_TASK ITEM_
Copy all lines below that use the word "Frobenius".

START RECORDS FOR THIS TASK

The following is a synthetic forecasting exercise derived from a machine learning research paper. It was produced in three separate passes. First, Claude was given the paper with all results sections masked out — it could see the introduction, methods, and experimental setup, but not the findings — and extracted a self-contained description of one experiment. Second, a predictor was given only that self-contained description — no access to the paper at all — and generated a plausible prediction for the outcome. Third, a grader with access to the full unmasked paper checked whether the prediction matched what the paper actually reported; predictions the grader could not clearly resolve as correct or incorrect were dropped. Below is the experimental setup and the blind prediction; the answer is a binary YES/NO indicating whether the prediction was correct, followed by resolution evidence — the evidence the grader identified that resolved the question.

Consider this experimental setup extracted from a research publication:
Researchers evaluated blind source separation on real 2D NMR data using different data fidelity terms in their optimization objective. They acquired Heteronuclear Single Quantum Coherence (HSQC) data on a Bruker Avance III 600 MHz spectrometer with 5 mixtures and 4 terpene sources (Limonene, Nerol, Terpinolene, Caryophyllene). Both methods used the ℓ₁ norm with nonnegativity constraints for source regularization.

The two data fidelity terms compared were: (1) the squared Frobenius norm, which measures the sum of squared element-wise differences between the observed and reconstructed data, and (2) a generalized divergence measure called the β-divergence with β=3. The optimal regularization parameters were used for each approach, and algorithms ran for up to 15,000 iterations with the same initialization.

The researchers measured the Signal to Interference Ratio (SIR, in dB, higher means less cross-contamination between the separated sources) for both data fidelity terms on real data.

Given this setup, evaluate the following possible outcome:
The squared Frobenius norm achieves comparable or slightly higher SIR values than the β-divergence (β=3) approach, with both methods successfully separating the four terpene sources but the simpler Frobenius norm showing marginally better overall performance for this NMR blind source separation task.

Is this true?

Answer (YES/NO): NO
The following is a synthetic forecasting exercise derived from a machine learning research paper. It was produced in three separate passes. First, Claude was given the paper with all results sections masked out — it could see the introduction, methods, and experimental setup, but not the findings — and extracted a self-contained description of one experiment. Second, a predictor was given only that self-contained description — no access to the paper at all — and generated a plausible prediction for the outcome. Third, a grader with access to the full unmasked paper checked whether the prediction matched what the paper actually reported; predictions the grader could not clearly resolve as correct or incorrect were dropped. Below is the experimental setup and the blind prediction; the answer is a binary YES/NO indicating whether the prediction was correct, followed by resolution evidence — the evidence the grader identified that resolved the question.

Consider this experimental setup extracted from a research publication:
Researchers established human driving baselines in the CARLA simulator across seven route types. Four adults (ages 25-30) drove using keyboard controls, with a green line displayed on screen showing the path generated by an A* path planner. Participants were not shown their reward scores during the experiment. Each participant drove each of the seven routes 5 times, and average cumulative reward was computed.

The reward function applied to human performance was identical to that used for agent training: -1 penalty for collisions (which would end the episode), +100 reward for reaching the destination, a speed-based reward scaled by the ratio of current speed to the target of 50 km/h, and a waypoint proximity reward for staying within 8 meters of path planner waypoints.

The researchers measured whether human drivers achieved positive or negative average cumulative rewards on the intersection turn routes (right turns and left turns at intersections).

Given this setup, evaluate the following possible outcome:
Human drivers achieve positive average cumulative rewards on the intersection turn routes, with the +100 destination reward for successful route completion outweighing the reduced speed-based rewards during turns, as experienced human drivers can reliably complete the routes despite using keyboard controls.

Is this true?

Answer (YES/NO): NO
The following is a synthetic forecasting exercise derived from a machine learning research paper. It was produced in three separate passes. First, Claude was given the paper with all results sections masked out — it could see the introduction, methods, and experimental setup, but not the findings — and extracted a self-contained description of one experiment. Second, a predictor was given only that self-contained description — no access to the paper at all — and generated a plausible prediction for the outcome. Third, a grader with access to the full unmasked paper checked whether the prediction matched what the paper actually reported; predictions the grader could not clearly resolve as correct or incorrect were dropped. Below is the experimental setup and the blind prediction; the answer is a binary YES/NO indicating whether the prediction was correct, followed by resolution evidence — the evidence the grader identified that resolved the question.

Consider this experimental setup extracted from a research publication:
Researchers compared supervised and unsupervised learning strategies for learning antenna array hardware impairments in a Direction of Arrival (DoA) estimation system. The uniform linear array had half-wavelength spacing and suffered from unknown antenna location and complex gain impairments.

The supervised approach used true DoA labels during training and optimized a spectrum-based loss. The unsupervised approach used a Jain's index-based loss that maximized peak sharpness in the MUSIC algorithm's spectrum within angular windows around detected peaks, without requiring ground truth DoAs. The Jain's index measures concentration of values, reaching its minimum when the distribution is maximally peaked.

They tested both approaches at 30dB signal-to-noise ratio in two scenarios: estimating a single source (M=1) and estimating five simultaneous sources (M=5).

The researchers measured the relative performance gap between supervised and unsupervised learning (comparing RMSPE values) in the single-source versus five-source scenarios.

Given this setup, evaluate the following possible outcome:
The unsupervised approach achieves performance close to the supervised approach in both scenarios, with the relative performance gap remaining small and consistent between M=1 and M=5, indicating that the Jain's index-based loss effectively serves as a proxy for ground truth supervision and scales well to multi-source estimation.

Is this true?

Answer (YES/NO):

END RECORDS FOR THIS TASK

_OUTPUT FOR THIS TASK_
The two data fidelity terms compared were: (1) the squared Frobenius norm, which measures the sum of squared element-wise differences between the observed and reconstructed data, and (2) a generalized divergence measure called the β-divergence with β=3. The optimal regularization parameters were used for each approach, and algorithms ran for up to 15,000 iterations with the same initialization.
The squared Frobenius norm achieves comparable or slightly higher SIR values than the β-divergence (β=3) approach, with both methods successfully separating the four terpene sources but the simpler Frobenius norm showing marginally better overall performance for this NMR blind source separation task.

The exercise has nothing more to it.